Avec Outposts, JR capture l’instant d’innocence avant que le réel ne s’impose. Entre photographie, peinture et grandes actions collectives, l’artiste continue d’explorer les frontières de l’art et du monde. Rencontre avec un créateur qui transforme les images en liens.
Jusqu’au 3 mai, ton exposition Outposts est visible à la galerie Perrotin, à Londres. Que contient-elle en plus des œuvres de votre série « Déplacé·e·s » mettant à l’honneur des populations réfugiées ?
JR : J’y rassemble des œuvres réalisées en atelier (Les Enfants d’Ouranos) et à travers le monde, pour le projet « Déplacé·e·s ». Mené sur plusieurs années, il met en lumière un moment de l’enfance où l’insouciance est encore présente, avant que le poids du monde ne se fasse sentir. On y retrouve des images qui semblent en apesanteur, comme si les enfants couraient sur la Lune, parfois en négatif, d’autres ressemblant à des peintures. L’exposition mêle ainsi photographie et peinture, mais aussi des images documentant ces grandes actions collectives, où des centaines, voire des milliers de personnes ont participé.
Ces rencontres avec des populations déplacées ont-elles renforcé tes convictions ?
Mon travail pose des questions plutôt que de dicter des réponses. Chaque contexte est différent : déplacés climatiques, réfugiés de guerre, migrations internes comme en Colombie… L’élément central reste toujours la force de l’art pour rassembler et créer du lien. J’ai pu le constater aussi bien en travaillant avec des communautés locales qu’en Italie, où des milliers de personnes ont participé à une œuvre collective représentant des enfants des cinq continents courant ensemble.
Ta participation au Musée Imaginaire d’Oli ?
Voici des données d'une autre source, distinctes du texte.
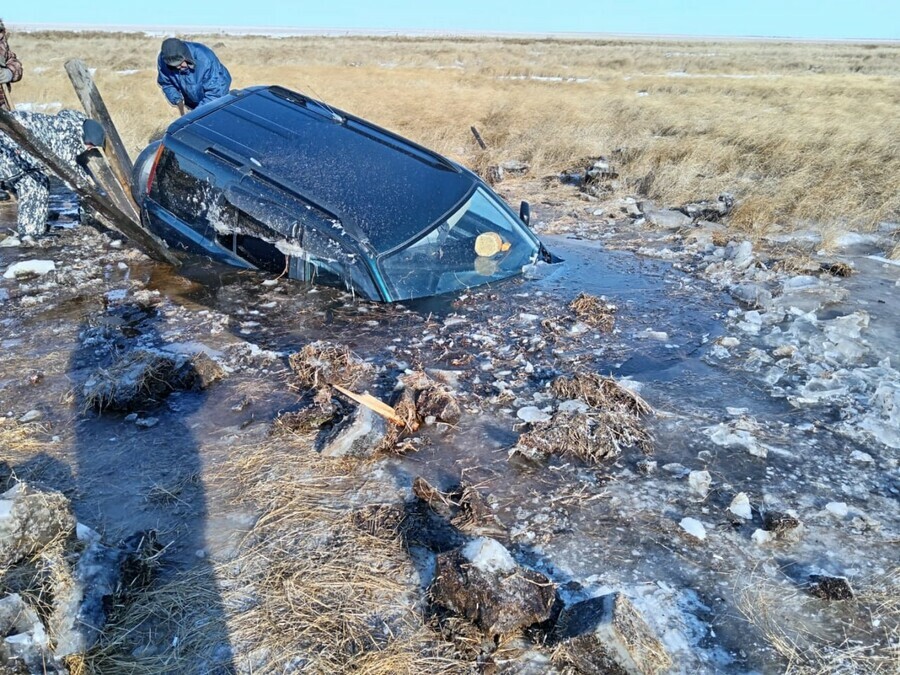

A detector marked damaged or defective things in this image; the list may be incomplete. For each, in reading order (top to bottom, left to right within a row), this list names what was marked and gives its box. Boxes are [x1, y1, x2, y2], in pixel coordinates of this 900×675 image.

broken wooden stake [0, 109, 181, 266]
broken wooden stake [65, 59, 135, 202]
broken wooden stake [330, 386, 408, 428]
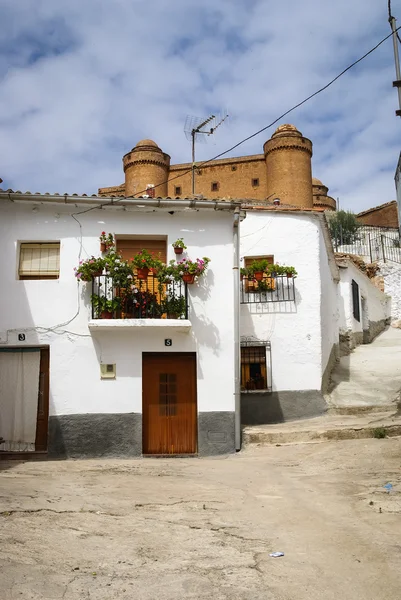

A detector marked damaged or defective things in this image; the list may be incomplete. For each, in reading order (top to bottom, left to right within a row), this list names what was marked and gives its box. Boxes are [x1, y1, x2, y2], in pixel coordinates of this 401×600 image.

cracked pavement [0, 436, 400, 600]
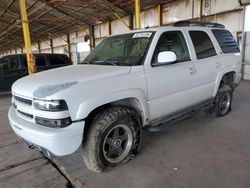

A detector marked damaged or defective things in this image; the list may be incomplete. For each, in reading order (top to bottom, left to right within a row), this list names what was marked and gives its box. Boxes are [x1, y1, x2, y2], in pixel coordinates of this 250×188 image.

damaged vehicle [8, 21, 242, 173]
Oli m’avait déjà contacté plusieurs fois. Son énergie, son enthousiasme et son talent m’ont toujours inspiré. Quand il m’a proposé de participer, j’ai accepté immédiatement. Ce projet, qui croise différentes formes d’art et fédère un public varié, est une belle initiative.
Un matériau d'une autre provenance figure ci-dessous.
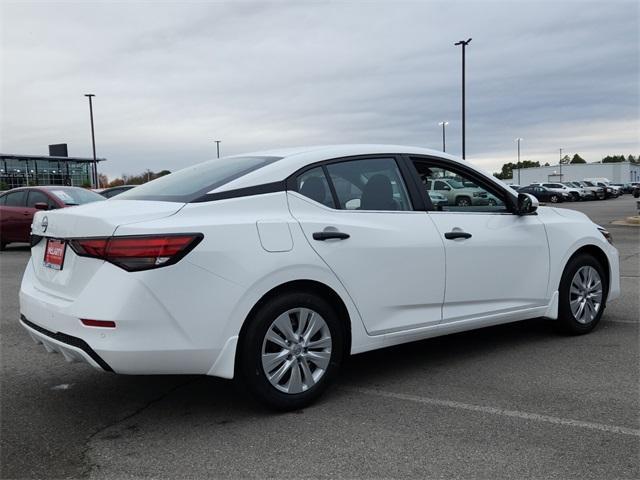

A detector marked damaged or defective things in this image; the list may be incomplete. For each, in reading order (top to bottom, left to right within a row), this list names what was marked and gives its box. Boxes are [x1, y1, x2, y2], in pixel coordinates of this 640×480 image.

parking lot crack [80, 378, 200, 476]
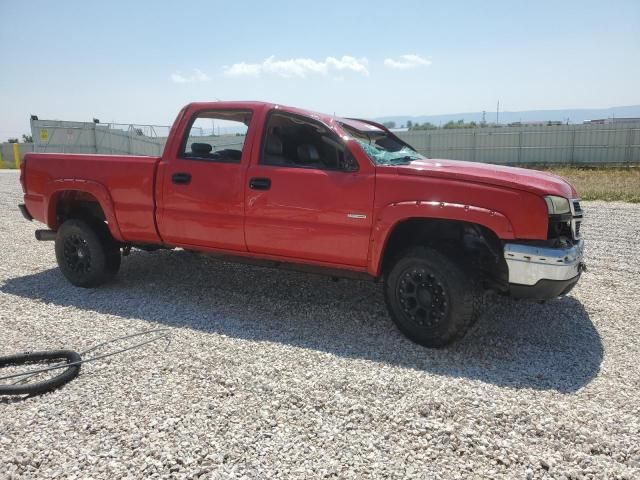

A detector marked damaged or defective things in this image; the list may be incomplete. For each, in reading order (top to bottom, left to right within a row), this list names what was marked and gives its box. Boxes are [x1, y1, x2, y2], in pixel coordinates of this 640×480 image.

damaged windshield [340, 121, 424, 166]
shattered windshield glass [340, 123, 424, 166]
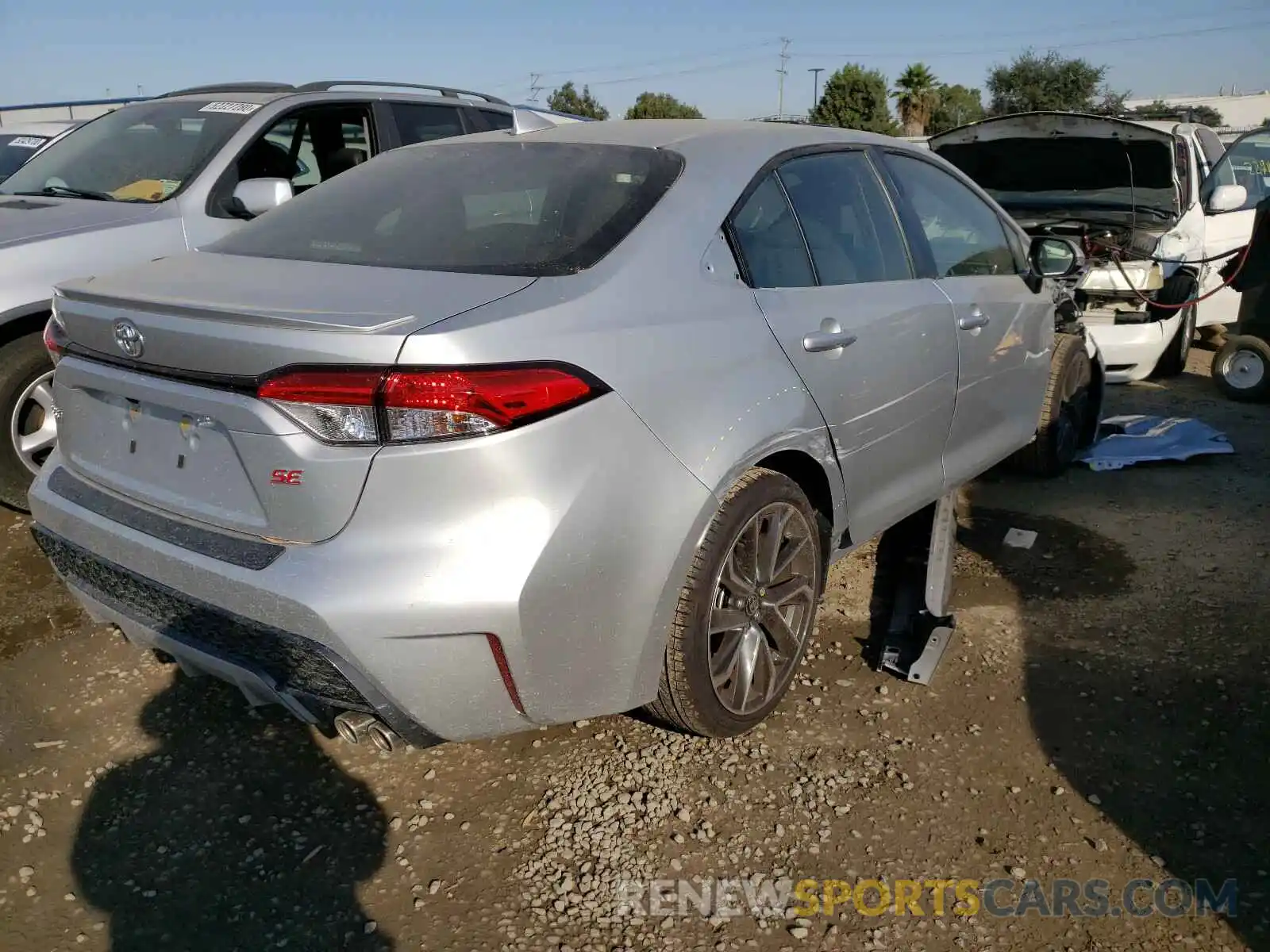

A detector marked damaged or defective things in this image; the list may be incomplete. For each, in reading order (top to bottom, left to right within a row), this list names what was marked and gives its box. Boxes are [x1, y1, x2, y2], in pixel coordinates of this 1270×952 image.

damaged front end [933, 112, 1200, 379]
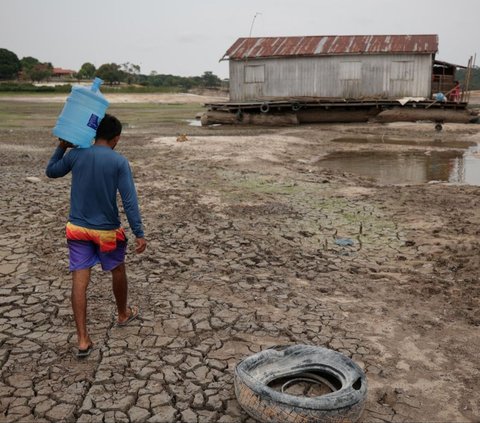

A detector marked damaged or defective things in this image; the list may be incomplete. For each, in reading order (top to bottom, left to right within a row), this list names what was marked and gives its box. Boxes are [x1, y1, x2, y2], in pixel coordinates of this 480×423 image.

rusty corrugated roof [223, 34, 436, 59]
Son parcours d’artiste t’a-t-il touché ?
Oui, il explore des univers qui l’inspirent sans se poser de limites, et c’est cette spontanéité qui rend son travail unique. Cela me rappelle mes propres débuts, où je me lançais dans des projets sans tout connaître, mais avec passion. J’admire sa capacité à fédérer et à soutenir d’autres artistes émergents.
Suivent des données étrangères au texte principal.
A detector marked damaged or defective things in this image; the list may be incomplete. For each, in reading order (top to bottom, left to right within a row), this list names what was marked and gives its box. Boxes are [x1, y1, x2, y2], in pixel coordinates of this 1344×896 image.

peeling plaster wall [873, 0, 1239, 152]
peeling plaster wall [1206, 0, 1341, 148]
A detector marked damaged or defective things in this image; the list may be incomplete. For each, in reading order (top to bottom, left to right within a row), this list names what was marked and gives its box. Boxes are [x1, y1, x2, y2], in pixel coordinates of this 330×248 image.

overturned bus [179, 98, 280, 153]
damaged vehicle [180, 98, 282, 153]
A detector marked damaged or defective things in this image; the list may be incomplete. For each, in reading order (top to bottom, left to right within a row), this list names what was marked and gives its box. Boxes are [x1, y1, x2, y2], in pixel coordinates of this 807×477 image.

En 2001, tu trouves dans le métro parisien un appareil photo avec lequel tu commences ta carrière artistique. Avais-tu une idée précise de ce que tu souhaitais faire ?
Pas du tout. J’ai commencé à coller mes photos un peu partout : dans la rue, les boutiques, le métro… Sans barrière. Ce qui comptait, c’était de partager. L’appareil (un ancien Samsung) n’était pas professionnel, mais il avait un flash puissant qui me permettait de capturer des images dans les tunnels ou sur les toits. Je n’ai jamais été attaché à un appareil en particulier, tout dépend du projet et de son usage.
As-tu des projets de cinéma ?
Oui, je travaille sur un film depuis trois ans, un projet totalement différent de celui avec Agnès Varda (JR et Varda ont coréalisé Visages Villages en 2017, ndlr). Il implique Robert De Niro, nous sommes encore en phase de tournage. C’est un projet exigeant, mais j’ai hâte de pouvoir le partager.
De Niro et Varda avaient déjà travaillé ensemble…
Oui, dans Mille et Une Nuits. C’était émouvant de voir cette connexion perdurer avec le temps.
Ton prochain projet sera exposé à Pont-Neuf…
Pour les 40 ans du Pont-Neuf, la famille de l’artiste Christo m’a invité à imaginer une œuvre en hommage à son travail. Je suis encore en pleine création. Le projet sera dévoilé progressivement. La mise en place nécessitera plusieurs mois de préparation, et l’annonce officielle aura lieu à la rentrée prochaine.